WELT: Woran haben Sie sich stattdess
en orientiert? 

Rudolph: Wir wurden eine Zeit lang von einem pensionierten Unternehmensberater ehrenamtlich beraten. Der hat eine sehr interessante Sicht eingebracht, die Unternehmersicht eben: Man steckt Ressourcen in etwas hinein und erwartet, dass ein Mehrwert rauskommt. 

WELT: Für die Schule übersetzt … 

Rudolph: … heißt das einerseits, sich zu fragen: Wie effizient nutzen wir unsere Zeit? Jede Minute, die ein Lehrer nicht mit Schülern verbringt, sondern an Palaver-Konzepten und Evaluationen arbeitet, ist eigentlich verschwendet. Die relevanten Daten liegen automatisch vor: Ob eine Schule mehr Anmeldungen als Plätze hat, Fehltage, Noten. Und andererseits: Was müssen wir für die Gesellschaft leisten – wofür bilden wir denn die Schüler aus? Haben wir denen, die uns verlassen, das notwendige Rüstzeug mitgegeben? Was sagen die Firmen, die unsere Schüler einstellen? 

WELT: Was sagen sie? 

Rudolph: Wer sich mit unserem Friedrich-Bergius-Briefkopf beworben hat, wurde uns aus den Händen gerissen. Es hatte sich rumgesprochen, dass unsere Schüler was gelernt haben, zuverlässig sind, sich gesellschaftlich einfügen können. 

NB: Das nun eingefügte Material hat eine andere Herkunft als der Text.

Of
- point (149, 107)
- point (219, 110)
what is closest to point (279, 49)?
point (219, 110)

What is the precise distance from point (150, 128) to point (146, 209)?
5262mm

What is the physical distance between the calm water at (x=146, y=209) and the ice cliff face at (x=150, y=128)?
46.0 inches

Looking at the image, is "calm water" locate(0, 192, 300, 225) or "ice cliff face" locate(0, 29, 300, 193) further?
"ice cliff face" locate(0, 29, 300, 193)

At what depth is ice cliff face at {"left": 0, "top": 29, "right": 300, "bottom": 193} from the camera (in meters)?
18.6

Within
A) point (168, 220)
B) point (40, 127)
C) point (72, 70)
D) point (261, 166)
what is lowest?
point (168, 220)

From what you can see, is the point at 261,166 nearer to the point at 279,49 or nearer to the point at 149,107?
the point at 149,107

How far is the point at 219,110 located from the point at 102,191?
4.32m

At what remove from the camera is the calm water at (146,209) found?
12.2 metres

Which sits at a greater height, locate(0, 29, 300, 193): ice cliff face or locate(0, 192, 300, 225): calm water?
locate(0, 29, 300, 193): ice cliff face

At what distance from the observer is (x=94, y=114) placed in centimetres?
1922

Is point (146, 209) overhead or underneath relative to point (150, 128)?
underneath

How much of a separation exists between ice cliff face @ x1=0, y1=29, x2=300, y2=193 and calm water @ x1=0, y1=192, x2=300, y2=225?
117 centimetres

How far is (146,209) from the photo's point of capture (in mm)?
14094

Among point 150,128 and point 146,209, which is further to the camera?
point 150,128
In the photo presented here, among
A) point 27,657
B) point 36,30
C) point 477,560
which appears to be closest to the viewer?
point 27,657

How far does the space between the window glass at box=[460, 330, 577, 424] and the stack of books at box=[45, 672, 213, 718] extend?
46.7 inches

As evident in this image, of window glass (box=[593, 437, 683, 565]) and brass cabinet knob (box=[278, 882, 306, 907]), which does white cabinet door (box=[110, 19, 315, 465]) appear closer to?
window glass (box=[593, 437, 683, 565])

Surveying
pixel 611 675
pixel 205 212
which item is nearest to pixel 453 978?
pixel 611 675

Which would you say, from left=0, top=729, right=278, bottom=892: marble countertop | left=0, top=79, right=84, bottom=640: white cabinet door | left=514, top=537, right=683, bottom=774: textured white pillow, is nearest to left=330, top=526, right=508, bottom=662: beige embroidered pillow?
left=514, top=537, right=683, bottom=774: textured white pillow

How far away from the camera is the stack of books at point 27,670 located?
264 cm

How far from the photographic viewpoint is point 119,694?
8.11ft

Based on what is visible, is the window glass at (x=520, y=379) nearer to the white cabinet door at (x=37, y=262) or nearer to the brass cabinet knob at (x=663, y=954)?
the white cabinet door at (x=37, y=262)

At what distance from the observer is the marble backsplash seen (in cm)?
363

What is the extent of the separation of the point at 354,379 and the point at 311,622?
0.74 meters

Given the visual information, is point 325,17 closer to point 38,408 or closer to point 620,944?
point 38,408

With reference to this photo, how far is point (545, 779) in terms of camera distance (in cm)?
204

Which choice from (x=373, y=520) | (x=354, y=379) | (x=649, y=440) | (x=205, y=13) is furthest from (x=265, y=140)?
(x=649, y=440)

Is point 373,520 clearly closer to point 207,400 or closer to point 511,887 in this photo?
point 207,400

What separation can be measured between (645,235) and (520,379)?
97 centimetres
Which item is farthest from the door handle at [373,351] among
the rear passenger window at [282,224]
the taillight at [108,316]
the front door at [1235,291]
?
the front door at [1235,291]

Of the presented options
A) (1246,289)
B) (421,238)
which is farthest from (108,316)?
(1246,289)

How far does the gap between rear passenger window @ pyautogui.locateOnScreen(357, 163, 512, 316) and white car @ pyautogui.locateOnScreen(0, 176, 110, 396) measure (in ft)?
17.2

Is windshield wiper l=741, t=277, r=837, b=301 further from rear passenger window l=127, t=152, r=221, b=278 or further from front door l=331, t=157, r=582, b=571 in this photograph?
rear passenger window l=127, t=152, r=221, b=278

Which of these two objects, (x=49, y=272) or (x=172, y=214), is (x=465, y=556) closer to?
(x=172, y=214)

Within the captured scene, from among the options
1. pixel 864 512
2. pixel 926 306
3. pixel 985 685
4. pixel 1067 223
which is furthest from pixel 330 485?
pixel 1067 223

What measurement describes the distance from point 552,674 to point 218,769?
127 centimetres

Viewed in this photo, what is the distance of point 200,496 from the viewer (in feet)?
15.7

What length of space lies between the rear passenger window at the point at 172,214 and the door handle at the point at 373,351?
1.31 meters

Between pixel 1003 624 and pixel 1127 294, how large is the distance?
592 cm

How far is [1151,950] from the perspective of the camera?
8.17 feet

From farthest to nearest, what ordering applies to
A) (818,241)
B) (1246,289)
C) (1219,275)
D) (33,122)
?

WELT: Was heißt „gesellschaftlich einfügen“? 

Rudolph: Dass, wenn ich zum Beispiel als Handwerker zu einer alten Dame in die Wohnung komme, um einen Wasserhahn anzuschrauben, nicht sage: „F… dich“, wenn sie vielleicht etwas nervt. So was kommt ja vor im Leben. Und dass ich stattdessen geduldig bleibe und sage: „Ja, wir machen das, ich fege das noch weg, kein Problem.“ Dieses Miteinander-Klarkommen, egal in welcher Situation, das ist unverzichtbar, und man lernt es am besten in der Schule. 

WELT: Warum? 

Rudolph: Als einzige Institution nach den Eltern hat sie einen verfassungsmäßigen Erziehungsauftrag. In einem gewissen Umfang, wenn es um Grundwissen, um grundlegendes gutes Benehmen in der Gesellschaft geht, kann Schule den auch gut erfüllen. Vergehen, im schlimmsten Fall Gewalt, können sofort und für alle sichtbar bestraft werden. Was passiert zurzeit außerhalb der Schule? Einer verprügelt einen, es dauert ein paar Monate, und das Verfahren wird wegen Geringfügigkeit eingestellt.